● Provided data
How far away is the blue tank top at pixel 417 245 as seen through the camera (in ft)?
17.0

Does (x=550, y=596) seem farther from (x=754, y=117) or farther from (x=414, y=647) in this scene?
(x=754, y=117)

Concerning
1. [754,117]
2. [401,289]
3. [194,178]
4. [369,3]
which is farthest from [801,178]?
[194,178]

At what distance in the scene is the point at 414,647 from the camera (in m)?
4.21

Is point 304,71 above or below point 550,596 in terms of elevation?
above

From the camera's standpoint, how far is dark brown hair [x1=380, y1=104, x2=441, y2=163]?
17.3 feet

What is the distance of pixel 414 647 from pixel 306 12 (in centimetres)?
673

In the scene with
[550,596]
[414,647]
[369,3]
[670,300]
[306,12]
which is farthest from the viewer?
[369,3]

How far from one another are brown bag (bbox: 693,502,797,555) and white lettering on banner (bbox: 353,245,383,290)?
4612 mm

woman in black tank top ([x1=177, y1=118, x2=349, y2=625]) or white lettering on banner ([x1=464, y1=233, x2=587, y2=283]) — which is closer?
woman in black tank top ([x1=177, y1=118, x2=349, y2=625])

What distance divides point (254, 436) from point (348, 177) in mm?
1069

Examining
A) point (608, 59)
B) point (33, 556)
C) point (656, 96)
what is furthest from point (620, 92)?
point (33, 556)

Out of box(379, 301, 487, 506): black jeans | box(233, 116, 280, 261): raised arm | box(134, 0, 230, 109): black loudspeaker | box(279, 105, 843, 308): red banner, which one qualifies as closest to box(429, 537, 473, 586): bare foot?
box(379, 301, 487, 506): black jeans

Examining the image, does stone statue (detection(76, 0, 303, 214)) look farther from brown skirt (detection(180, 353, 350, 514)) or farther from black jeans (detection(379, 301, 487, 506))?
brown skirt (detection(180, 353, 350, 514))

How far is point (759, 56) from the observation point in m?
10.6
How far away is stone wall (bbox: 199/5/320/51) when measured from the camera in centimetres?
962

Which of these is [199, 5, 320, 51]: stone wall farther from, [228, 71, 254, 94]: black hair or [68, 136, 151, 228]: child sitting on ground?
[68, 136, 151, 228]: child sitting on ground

● Exercise details
Extract the complete data, matching each line exactly.

● In response
How far away is the blue tank top at pixel 417 245 as seen through the camera (in ft)?
17.0

Does (x=550, y=596) seem farther from (x=754, y=117) or farther from (x=414, y=647) in this scene?
(x=754, y=117)

Concerning
1. [754,117]
2. [401,289]
3. [194,178]
4. [369,3]
which is farthest from [801,178]?
[194,178]

At what distance in the scene is the point at 414,647 from the camera (in m)?
4.21

Is point 304,71 above or below point 550,596 in terms of elevation?
above

From the camera's standpoint, how far is dark brown hair [x1=380, y1=104, x2=441, y2=163]?
17.3 feet

What is the distance of pixel 414 647 from pixel 306 12 (in centimetres)?
673

In the scene with
[550,596]
[414,647]
[369,3]
[670,300]
[306,12]
which is farthest from the viewer?
[369,3]

How far from one another are brown bag (bbox: 693,502,797,555) and white lettering on banner (bbox: 353,245,383,290)?
4612 mm

woman in black tank top ([x1=177, y1=118, x2=349, y2=625]) or white lettering on banner ([x1=464, y1=233, x2=587, y2=283]) — which is closer?
woman in black tank top ([x1=177, y1=118, x2=349, y2=625])

What distance divides point (254, 436) from point (348, 177) in mm?
1069

Examining
A) point (608, 59)
B) point (33, 556)
C) point (656, 96)
what is furthest from point (620, 92)?
point (33, 556)

Out of box(379, 301, 487, 506): black jeans | box(233, 116, 280, 261): raised arm | box(134, 0, 230, 109): black loudspeaker | box(279, 105, 843, 308): red banner, which one qualifies as closest to box(429, 537, 473, 586): bare foot?
box(379, 301, 487, 506): black jeans

Examining the image, does stone statue (detection(76, 0, 303, 214)) look farther from brown skirt (detection(180, 353, 350, 514)) or farther from black jeans (detection(379, 301, 487, 506))?
brown skirt (detection(180, 353, 350, 514))

How far is point (759, 56) from the observation point in m?
10.6
How far away is stone wall (bbox: 199/5/320/51) when measured from the camera in centimetres?
962

Which of these is [199, 5, 320, 51]: stone wall farther from, [228, 71, 254, 94]: black hair or [68, 136, 151, 228]: child sitting on ground?
[68, 136, 151, 228]: child sitting on ground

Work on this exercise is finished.